## Material supplied:
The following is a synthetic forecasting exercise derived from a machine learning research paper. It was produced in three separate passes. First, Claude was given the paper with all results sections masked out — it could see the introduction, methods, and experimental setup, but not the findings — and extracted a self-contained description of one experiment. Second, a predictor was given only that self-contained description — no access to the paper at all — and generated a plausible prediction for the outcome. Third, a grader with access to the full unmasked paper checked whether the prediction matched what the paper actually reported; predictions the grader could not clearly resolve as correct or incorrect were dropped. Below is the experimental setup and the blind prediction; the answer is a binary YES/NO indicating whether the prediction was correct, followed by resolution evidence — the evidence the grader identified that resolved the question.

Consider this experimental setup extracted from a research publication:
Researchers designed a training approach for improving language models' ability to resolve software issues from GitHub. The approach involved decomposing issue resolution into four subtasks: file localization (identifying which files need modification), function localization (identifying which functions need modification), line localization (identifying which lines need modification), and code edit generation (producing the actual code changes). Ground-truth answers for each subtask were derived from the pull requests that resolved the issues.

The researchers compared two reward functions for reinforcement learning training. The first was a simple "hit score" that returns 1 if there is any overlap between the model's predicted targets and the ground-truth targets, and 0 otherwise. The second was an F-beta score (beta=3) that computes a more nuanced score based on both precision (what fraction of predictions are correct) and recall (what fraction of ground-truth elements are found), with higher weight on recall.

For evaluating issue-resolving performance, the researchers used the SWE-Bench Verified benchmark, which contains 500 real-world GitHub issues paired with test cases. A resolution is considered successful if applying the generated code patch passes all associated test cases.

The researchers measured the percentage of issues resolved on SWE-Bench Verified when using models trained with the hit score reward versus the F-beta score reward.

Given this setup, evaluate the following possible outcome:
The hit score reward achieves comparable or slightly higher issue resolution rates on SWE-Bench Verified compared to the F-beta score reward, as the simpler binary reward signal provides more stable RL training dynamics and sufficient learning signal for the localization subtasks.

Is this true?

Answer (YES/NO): NO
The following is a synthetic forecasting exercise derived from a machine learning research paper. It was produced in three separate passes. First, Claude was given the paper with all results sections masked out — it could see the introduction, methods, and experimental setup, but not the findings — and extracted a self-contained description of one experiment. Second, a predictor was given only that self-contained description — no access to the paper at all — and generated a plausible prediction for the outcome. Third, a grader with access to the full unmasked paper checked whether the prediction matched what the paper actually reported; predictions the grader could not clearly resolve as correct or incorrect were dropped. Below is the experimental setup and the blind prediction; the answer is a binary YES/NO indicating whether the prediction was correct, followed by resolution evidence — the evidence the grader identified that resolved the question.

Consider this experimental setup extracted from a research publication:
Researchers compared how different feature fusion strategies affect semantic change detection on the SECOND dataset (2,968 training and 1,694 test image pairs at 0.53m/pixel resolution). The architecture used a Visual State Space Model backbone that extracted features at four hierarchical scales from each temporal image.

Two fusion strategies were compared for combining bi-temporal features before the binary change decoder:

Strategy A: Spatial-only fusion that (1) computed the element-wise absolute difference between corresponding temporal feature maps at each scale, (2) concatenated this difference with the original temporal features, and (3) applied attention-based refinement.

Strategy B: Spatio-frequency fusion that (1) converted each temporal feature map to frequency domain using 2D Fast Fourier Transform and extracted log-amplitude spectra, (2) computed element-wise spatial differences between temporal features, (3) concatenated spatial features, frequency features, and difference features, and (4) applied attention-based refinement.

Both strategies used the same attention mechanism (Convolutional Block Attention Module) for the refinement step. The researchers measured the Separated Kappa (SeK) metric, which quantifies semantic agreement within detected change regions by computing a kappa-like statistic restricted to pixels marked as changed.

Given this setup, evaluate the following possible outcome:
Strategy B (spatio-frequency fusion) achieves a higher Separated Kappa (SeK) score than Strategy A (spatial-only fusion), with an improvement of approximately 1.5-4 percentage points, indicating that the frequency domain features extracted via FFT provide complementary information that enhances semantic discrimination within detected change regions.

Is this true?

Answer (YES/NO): YES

## Required action:
Using the material above, work out how many lines contain the string "which". Give the number only.

## Output of the exercise:
3